[Items from a data source]
● ● ● ●

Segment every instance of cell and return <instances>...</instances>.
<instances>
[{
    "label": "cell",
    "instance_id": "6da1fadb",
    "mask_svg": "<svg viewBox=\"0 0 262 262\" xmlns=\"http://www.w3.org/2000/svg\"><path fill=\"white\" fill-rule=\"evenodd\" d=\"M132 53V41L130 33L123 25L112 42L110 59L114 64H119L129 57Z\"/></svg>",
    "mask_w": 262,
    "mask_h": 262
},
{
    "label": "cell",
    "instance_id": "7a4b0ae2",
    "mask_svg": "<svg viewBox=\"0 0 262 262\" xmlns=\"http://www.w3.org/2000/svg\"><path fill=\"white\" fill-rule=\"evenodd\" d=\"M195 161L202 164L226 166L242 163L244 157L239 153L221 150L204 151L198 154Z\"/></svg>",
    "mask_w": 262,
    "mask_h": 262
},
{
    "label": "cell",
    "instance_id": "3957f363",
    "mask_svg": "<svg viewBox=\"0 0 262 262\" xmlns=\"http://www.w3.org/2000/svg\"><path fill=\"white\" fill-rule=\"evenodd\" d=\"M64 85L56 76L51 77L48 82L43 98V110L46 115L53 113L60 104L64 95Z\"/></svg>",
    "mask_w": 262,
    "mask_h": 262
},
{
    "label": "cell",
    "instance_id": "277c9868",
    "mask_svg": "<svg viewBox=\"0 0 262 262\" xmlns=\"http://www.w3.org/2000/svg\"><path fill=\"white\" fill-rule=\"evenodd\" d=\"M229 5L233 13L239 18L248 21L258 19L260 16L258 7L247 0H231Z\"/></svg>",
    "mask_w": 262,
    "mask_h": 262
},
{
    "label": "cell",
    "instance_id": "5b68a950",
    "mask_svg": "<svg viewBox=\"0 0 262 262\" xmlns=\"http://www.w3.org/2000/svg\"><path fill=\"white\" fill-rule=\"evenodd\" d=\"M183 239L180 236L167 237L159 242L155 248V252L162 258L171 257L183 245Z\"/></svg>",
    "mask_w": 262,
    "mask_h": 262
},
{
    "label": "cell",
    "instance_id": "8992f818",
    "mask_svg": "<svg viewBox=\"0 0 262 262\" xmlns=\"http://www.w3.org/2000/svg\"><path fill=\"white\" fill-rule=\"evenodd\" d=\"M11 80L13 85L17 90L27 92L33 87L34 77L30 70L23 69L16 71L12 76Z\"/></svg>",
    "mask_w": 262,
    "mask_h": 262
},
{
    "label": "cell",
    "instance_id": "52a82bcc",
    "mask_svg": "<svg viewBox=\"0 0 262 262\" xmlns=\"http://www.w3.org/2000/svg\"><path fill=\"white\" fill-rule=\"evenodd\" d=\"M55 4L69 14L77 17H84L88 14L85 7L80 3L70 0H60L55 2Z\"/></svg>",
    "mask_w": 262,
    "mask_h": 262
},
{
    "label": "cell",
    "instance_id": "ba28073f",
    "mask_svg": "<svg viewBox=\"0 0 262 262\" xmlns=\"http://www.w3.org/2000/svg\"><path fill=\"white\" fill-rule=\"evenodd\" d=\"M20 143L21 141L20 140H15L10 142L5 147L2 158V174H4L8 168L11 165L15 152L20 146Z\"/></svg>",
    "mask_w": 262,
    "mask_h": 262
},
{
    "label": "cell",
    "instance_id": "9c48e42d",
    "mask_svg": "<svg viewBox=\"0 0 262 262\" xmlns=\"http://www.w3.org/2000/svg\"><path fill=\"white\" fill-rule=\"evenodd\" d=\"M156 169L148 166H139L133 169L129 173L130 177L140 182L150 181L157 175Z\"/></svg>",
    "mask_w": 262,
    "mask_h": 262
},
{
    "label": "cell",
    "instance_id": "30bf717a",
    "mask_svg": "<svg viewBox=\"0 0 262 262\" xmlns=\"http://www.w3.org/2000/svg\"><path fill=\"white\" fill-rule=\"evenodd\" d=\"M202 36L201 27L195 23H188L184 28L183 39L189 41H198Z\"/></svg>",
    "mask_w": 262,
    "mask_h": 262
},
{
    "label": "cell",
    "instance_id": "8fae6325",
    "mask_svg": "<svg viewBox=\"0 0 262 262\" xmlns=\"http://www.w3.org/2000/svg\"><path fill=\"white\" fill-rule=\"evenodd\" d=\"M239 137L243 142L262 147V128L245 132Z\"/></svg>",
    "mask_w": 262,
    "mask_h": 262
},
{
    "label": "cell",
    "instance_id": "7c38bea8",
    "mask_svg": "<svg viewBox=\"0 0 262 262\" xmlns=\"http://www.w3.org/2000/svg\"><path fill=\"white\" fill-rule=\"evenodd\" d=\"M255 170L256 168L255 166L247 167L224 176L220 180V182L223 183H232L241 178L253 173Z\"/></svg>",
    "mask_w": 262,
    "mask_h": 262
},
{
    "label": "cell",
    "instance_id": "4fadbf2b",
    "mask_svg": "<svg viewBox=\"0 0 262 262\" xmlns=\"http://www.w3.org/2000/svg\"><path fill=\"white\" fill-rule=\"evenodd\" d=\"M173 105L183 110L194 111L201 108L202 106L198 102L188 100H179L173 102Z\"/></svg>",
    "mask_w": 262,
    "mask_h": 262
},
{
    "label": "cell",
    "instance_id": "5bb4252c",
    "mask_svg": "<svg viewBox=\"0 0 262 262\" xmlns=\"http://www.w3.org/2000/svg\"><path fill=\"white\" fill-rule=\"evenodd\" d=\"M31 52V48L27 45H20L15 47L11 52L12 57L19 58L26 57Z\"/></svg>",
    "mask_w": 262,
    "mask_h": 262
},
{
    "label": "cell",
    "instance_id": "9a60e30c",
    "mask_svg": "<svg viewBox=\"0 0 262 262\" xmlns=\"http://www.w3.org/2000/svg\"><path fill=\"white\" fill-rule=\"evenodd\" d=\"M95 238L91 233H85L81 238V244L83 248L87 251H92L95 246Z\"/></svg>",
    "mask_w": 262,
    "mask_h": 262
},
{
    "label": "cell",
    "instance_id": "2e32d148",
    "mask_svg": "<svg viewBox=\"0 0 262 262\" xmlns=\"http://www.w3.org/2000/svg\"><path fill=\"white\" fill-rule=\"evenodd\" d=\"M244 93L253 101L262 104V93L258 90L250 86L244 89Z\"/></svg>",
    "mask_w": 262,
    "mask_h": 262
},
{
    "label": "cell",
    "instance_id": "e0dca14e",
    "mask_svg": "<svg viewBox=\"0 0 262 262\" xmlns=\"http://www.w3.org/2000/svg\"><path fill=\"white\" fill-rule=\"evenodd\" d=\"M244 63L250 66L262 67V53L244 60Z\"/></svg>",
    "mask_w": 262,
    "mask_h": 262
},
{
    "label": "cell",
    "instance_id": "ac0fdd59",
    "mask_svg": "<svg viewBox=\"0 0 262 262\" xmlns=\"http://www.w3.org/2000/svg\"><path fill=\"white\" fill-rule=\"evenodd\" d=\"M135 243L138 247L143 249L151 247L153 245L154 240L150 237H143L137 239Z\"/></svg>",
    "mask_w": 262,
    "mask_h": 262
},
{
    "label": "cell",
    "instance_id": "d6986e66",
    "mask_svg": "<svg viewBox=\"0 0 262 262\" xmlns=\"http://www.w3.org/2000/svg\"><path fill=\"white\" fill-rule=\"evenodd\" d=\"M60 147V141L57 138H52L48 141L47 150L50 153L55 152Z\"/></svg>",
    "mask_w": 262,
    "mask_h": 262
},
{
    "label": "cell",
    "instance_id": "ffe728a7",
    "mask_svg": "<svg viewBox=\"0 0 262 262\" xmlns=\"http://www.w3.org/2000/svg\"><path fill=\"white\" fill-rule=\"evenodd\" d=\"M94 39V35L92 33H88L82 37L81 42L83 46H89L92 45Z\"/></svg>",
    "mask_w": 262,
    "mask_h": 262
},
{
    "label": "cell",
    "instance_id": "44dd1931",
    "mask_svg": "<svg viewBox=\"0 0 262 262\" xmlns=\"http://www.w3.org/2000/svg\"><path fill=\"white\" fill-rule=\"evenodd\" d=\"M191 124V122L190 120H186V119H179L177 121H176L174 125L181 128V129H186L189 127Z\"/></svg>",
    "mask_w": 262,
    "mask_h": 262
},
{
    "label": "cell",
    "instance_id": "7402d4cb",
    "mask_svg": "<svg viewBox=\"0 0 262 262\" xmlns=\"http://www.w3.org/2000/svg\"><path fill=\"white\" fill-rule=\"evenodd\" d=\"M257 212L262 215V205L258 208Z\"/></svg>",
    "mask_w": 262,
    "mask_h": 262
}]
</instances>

● ● ● ●

Reproduce the rows word for word, starting at the very first line and ending with the line that contains "53V41L130 33L123 25L112".

Correct output
Segment every instance of cell and return <instances>...</instances>.
<instances>
[{
    "label": "cell",
    "instance_id": "6da1fadb",
    "mask_svg": "<svg viewBox=\"0 0 262 262\" xmlns=\"http://www.w3.org/2000/svg\"><path fill=\"white\" fill-rule=\"evenodd\" d=\"M132 53V41L130 33L123 25L112 42L110 59L114 64H119L129 57Z\"/></svg>",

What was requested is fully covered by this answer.